More companies are investing in software-based products, including those using machine learning, blockchain and the internet of things. But how has the Australian Patent Office been processing patent applications for computer-implemented inventions in the current climate? Senior Associate Robert Munro reports.
As recently reported in The Australian Financial Review, Bruce Buchanan from Rokt, one Australia's fast-growing Australian marketing technology start-ups (with a current revenue of approximately $134 million per annum), has hit out at the Australian Patent Office (IP Australia) for discouraging innovation through its approach to patentable subject matter concerning software patents. Rokt is currently appealing a patentable subject matter decision from IP Australia in the Federal Court of Australia.
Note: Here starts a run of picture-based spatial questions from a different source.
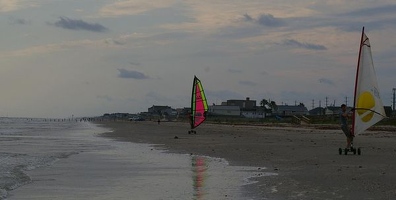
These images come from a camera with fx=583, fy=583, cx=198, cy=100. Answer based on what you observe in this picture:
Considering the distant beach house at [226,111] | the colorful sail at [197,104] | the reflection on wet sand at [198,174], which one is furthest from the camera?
the distant beach house at [226,111]

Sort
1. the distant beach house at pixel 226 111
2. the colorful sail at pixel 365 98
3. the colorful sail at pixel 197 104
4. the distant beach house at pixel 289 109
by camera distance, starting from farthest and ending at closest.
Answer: the distant beach house at pixel 226 111 → the distant beach house at pixel 289 109 → the colorful sail at pixel 197 104 → the colorful sail at pixel 365 98

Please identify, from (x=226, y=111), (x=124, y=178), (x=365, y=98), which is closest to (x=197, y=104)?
(x=365, y=98)

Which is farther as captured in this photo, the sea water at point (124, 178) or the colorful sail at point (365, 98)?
the colorful sail at point (365, 98)

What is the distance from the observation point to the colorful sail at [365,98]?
2095 cm

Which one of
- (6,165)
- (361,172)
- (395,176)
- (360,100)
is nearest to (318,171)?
(361,172)

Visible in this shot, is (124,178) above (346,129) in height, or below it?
below

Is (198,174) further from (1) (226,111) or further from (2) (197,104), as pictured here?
(1) (226,111)

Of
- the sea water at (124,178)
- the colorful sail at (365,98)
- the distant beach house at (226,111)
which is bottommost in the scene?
the sea water at (124,178)

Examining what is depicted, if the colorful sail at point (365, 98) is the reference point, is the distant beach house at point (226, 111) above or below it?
above

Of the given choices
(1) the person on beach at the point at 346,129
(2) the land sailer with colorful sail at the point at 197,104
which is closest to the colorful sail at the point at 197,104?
(2) the land sailer with colorful sail at the point at 197,104

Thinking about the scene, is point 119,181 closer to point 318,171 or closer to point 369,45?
point 318,171

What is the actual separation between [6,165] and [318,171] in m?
10.2

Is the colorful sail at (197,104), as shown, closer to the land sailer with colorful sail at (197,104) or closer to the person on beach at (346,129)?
the land sailer with colorful sail at (197,104)

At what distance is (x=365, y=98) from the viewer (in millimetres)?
21016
There has been no legislative change to patentable subject matter recently, but the case law relating to computer-implemented inventions has been evolving over the past few years. This evolution, combined with IP Australia's interpretation of the case law, has left many IP owners (and their attorneys) frustrated over the obtainment of patent rights for computer-implemented inventions. It is accepted that computer-implemented inventions may form the basis of patentable subject matter, providing that the contribution of the invention is not abstract. However, defining the contribution of the invention has left the industry trying to reconcile whether IP Australia's current approach to patentable subject matter is a pseudo-inventive step test. This issue was also evident in the recent case of Encompass Corporation Pty Ltd v InfoTrack Pty Ltd  FCA 421 (Encompass), which is currently on appeal.
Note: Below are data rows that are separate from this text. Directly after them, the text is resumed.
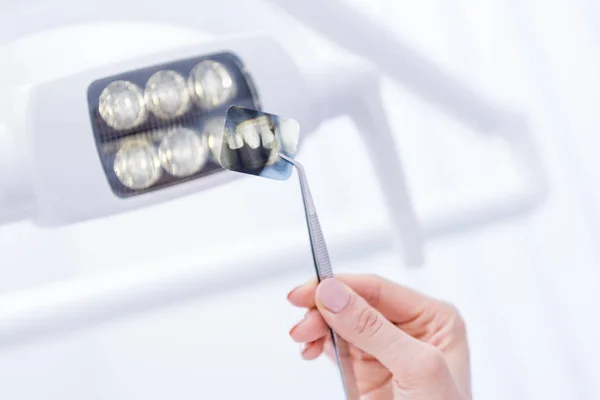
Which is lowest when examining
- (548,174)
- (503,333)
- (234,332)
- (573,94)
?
(503,333)

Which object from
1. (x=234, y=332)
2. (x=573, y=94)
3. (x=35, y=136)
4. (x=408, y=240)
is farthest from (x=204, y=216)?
(x=573, y=94)

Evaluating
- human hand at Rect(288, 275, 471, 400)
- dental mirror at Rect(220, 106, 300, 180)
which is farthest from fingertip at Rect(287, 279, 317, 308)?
dental mirror at Rect(220, 106, 300, 180)

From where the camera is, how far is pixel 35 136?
1.52 ft

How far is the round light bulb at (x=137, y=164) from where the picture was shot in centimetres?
51

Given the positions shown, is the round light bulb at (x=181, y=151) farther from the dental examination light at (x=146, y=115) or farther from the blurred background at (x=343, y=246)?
the blurred background at (x=343, y=246)

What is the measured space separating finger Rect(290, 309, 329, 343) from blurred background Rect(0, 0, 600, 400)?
93 mm

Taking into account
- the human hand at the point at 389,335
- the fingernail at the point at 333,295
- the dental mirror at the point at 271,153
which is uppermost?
the dental mirror at the point at 271,153

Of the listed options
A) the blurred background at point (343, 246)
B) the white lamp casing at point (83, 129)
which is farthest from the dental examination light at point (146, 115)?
the blurred background at point (343, 246)

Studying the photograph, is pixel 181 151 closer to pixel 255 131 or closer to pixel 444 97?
pixel 255 131

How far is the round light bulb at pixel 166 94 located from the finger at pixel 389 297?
0.23 meters

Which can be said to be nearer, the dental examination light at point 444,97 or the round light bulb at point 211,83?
the round light bulb at point 211,83

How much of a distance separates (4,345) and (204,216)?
31 cm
Taking the internet of things (IoT) as an example, this industry is expected to generate revenue close to USD10 trillion globally by 2025. Investment in this area is therefore growing rapidly but, in order to gauge the risks and opportunities of such investment, having an element of uncertainty around patentable subject matter could curb such growth, at least in Australia. For instance, whilst gaining patent protection in other overseas jurisdictions may be available, if Australian companies are unable to protect their innovation and investment in their initial (primary) market, there will likely be reluctance in investing in these developing industries. Conversely, it is appreciated that if patent protection is not available in these areas, this may encourage other open-source forms of collaboration and innovation. Ultimately, however, uncertainty is the key here, and Rokt's ongoing litigation is a case in point in this regard. Companies are growing and heavily investing in computer-implemented inventions and, whilst good patent attorneys can guide clients through the current pitfalls, further judicial or legislative clarification is needed to shore up Australia's current patent approach to computer-implemented inventions.
The forthcoming decision of the Federal Court in Rokt may provide some further guidance on patentable subject matter. However, as evident in the Encompass decision, it is likely that the Full Court will need to weigh in further on this matter. In the meantime, it is important to stay abreast of the practicalities in this IP area in order to ensure informed commercial decisions are made.